Les centres ville se désertifient, à cause des grands centres commerciaux, mais aussi parce qu'il devient compliqué et cher de se garer...
Bisous ensoleillés drômois

heure-bleue 21/03/2017 21:17

Tu le sais, je suis ancienne libraire, bien contente d'être une ancienne.
Déjà lorsque j'étais à Tel-Aviv et que j'aidais ma copine à la librairie française, les commandes en ligne étaient un cauchemar alors tu imagines aujourd'hui.
Une librairie parisienne demande aussi de l'aide, que faire pour sauver les librairies, arrêter de commander sur le net.

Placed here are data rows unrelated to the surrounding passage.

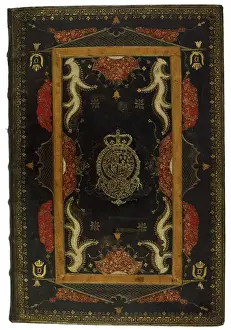 One Object Prints: The Book of Common Prayer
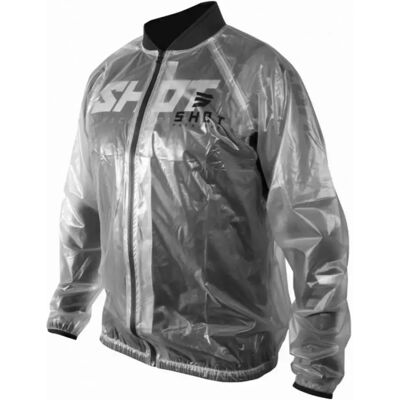 Shot Race Gear Jacke Shot 2.0 Weiß XL Shot Race Gear Jacke Shot 2.0 Weiß XL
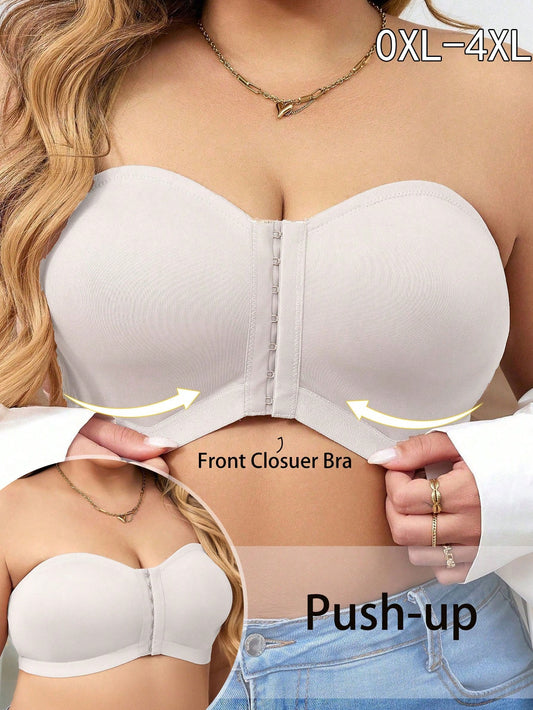 حمالات الصدر ذات الحجم الزائد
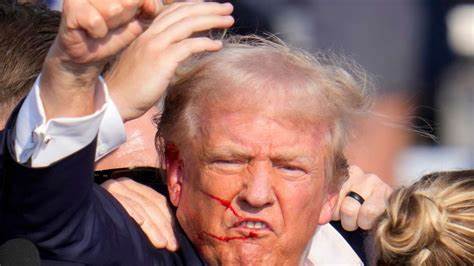 Versuchtes Trump-Attentat: Was wir wissen und was nicht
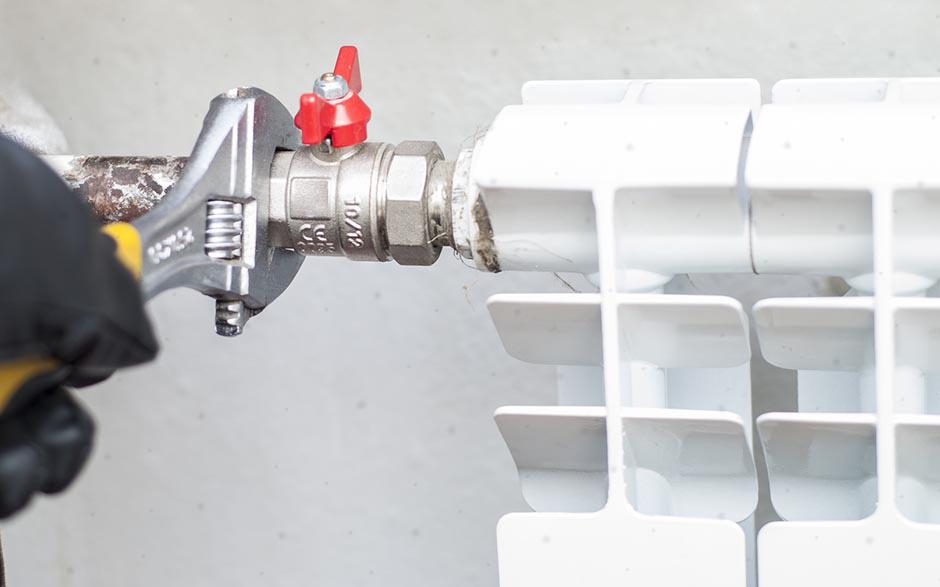  dépannage chauffage électrique Lindry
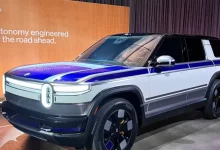 Rivian放大招挑战英伟达：AI芯片+L4路线公布，股价却一度大跌10%-程序员中文网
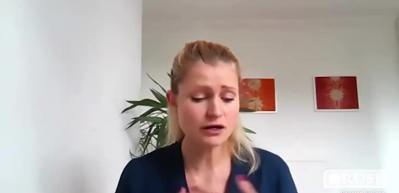 Dr. Ulrike Franke: T&uuml;rkiye&rsquo;nin İHA &ccedil;alışmaları Avrupa i&ccedil;in utan&ccedil; verici
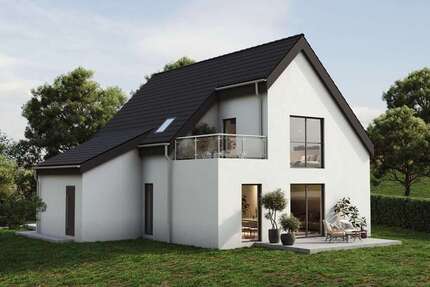 Wohnung Lindlar - 2.5 Zimmer, 74 m&sup2;, 268.000&euro; | Angebot:25382061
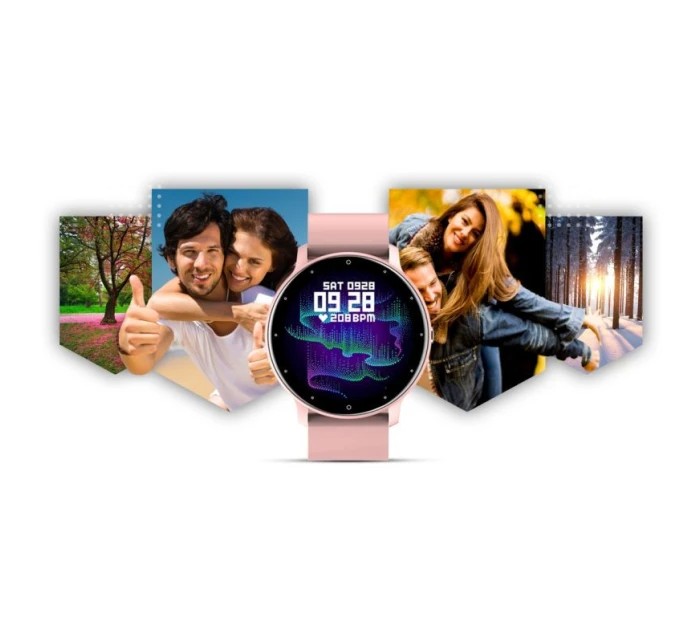 Pink model 21804917 - Giewont Pink model 21804917 - Giewont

le-gout-des-autres 21/03/2017 19:56

Pourquoi crois-tu qu'on n'achète jamais sur Amazon ou autre prédateur ?
Parce que non seulement ça va rendre les villes mortes (comme les centres commerciaux à l'extérieur des villes, tuant tout le commerce de centre ville...) mais ça tue tous les gens qu'on aime voir et à qui on achète ce qu'ils vendent.
La course permanente au moins cher tue tout !

Rose63 21/03/2017 14:49

J'ai vu l'article télévisé il y a QQ jours
Bonne journée

biker06 21/03/2017 13:27

Hello Juju
Dans ces magasins de proximité, le contexte doit devenir à tout prix diffèrent de ce que l'on retrouve par rapport à internet.... On ne peut plus faire des magasins et des centres commerciaux qui ne seront qu'une boutique de plus dans les innombrables franchises que l'on retrouve de partout... Il faut attirer le monde différemment et il faut souvent se diversifier si on ne veut pas mourir sous les coups de butoir d'Amazon....
Le fils des amis à mes parents vient d'ouvrir une seconde librairie gigantesque à coté de chez moi.....
http://www.artsetlivres.com
La première à Grasse marche depuis plus de 20 ans sans problème. La seconde à Mouans Sartoux est devenu un vrai lieu, d'accueil, de partage, de vie et de culture.... Le forum art et livre possède un salon de thé avec viennoiserie, pâtisserie et sandwich . Souvent il y a débat avec des écrivains locaux et même parfois des concerts de musique..... La libraire ne désemplit pas et fait plus fort que la fnac à Cannes..... Seulement voila, il faut avoir des idées et de la motivation, car si on continue avec les principes à l'ancienne, l'indépendant est mort s'il propose toujours le vieux style de "un livre , un billet de banque et merci de votre passage" ....
Par contre la librairie de la place Massena à Nice n'existe plus ! Pourquoi ? Parce que les propriétaires n'ont pas renouvelé le bail commercial et la marque Diesel et Nespresso se sont alignés sur un loyer à 20000€ par mois.... Evidemment la libraire ne pouvait pas suivre .
Mais comment font elles ces marques comme Diesel à mettre 20000€ de loyer quand on voit que la plupart du temps la boutique est vide ?? On se pose alors la question sur le blanchiment d'argent de ces franchises....
bizz
Pat

julie 21/03/2017 14:05

Merci d'avoir argumenté au profit des librairies indépendantes. Tu sais que je me pose aussi souvent la question des franchises, qui ont les meilleurs emplacements, avec des loyers exorbitants, qui vendent des fringues à bas coût et qui n'ont personne la semaine, effectivement. Bon, à Vichy, pour 20 000 euros/mois, t'aurait une rue entière.